> _To do_
Lay out the records below as a Markdown table with the columns No. and Entry, giving every nonblank line its own numbered row and skipping blank lines. Leave the pictures out.

[Opening Source data section]

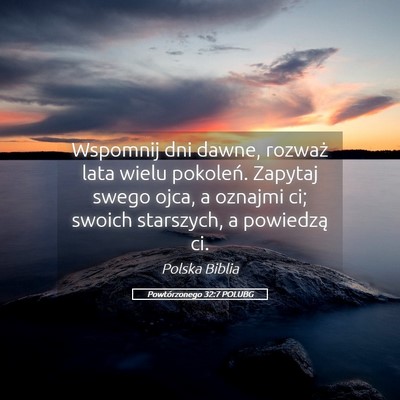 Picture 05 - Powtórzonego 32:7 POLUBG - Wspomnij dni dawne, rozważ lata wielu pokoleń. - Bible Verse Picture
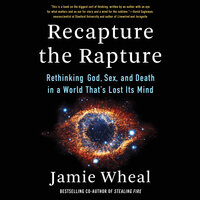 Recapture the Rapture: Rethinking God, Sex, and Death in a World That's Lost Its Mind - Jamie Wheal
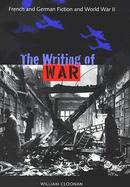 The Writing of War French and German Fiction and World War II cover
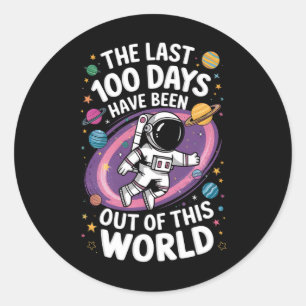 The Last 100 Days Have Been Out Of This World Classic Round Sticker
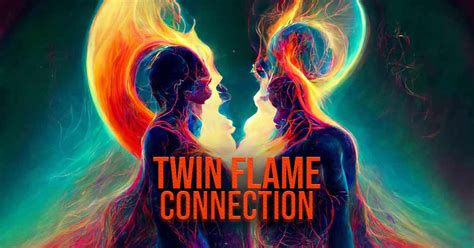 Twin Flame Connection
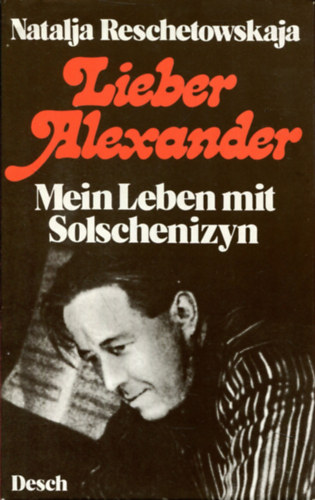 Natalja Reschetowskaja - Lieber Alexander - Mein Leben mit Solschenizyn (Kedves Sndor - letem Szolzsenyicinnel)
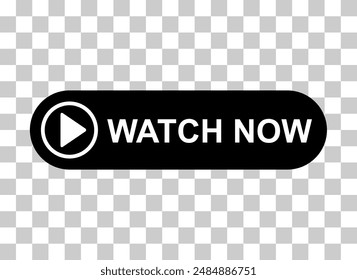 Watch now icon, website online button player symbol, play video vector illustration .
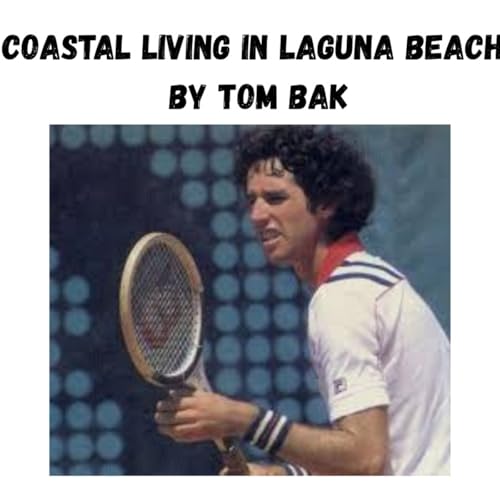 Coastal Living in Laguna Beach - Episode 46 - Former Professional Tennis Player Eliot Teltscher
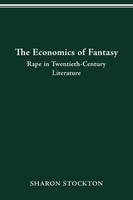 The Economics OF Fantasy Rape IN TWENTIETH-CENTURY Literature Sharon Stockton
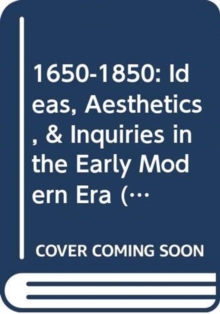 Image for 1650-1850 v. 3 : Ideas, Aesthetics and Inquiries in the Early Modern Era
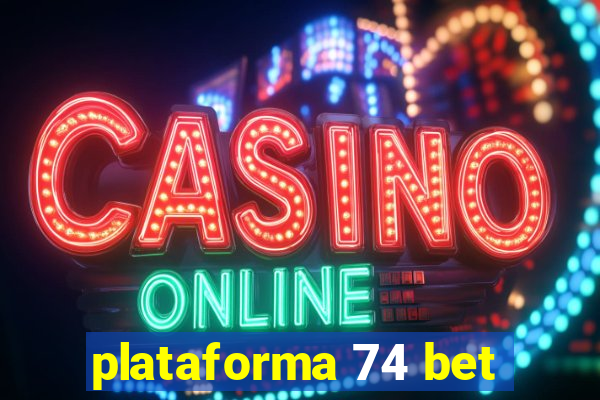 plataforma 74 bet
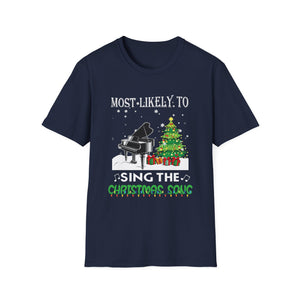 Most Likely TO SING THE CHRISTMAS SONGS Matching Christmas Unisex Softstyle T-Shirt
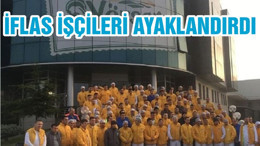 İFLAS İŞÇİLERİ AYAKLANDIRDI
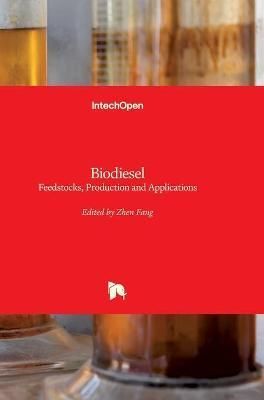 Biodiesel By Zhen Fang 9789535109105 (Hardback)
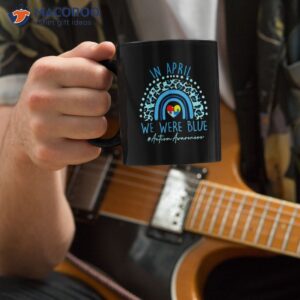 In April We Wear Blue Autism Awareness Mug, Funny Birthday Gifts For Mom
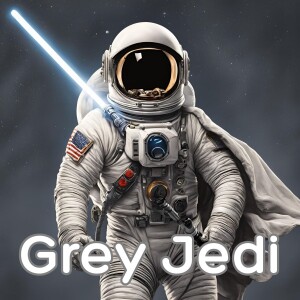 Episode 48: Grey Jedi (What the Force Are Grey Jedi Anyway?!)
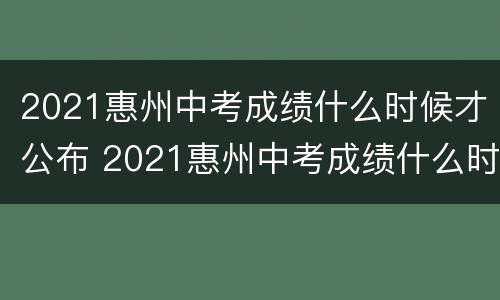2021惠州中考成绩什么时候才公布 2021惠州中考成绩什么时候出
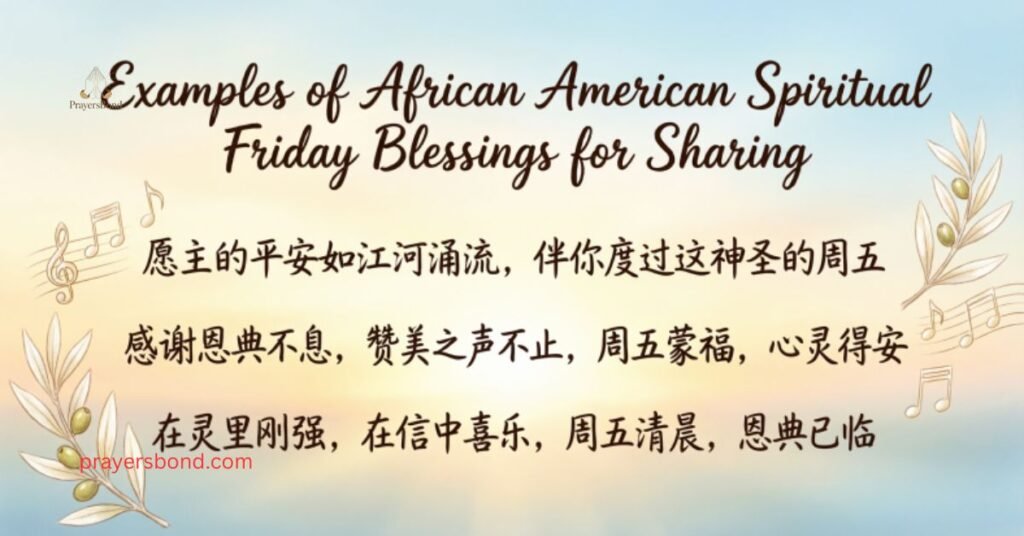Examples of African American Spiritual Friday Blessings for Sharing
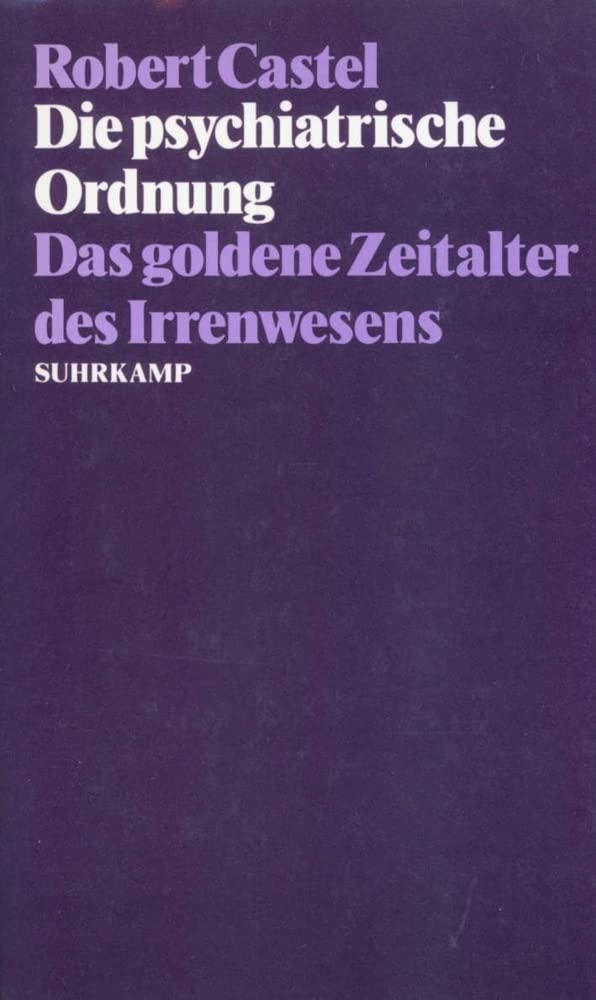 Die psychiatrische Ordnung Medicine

[Closing Source data section]

> _Response box_
| No. | Entry |
|---|---|
| 1 |  Picture 05 - Powtórzonego 32:7 POLUBG - Wspomnij dni dawne, rozważ lata wielu pokoleń. - Bible Verse Picture |
| 2 |  Recapture the Rapture: Rethinking God, Sex, and Death in a World That's Lost Its Mind - Jamie Wheal |
| 3 |  The Writing of War French and German Fiction and World War II cover |
| 4 |  The Last 100 Days Have Been Out Of This World Classic Round Sticker |
| 5 |  Twin Flame Connection |
| 6 |  Natalja Reschetowskaja - Lieber Alexander - Mein Leben mit Solschenizyn (Kedves Sndor - letem Szolzsenyicinnel) |
| 7 |  Watch now icon, website online button player symbol, play video vector illustration . |
| 8 |  Coastal Living in Laguna Beach - Episode 46 - Former Professional Tennis Player Eliot Teltscher |
| 9 |  The Economics OF Fantasy Rape IN TWENTIETH-CENTURY Literature Sharon Stockton |
| 10 |  Image for 1650-1850 v. 3 : Ideas, Aesthetics and Inquiries in the Early Modern Era |
| 11 |  plataforma 74 bet |
| 12 |  Most Likely TO SING THE CHRISTMAS SONGS Matching Christmas Unisex Softstyle T-Shirt |
| 13 |  İFLAS İŞÇİLERİ AYAKLANDIRDI |
| 14 |  Biodiesel By Zhen Fang 9789535109105 (Hardback) |
| 15 |  In April We Wear Blue Autism Awareness Mug, Funny Birthday Gifts For Mom |
| 16 |  Episode 48: Grey Jedi (What the Force Are Grey Jedi Anyway?!) |
| 17 | 2021惠州中考成绩什么时候才公布 2021惠州中考成绩什么时候出 |
| 18 | Examples of African American Spiritual Friday Blessings for Sharing |
| 19 |  Die psychiatrische Ordnung Medicine |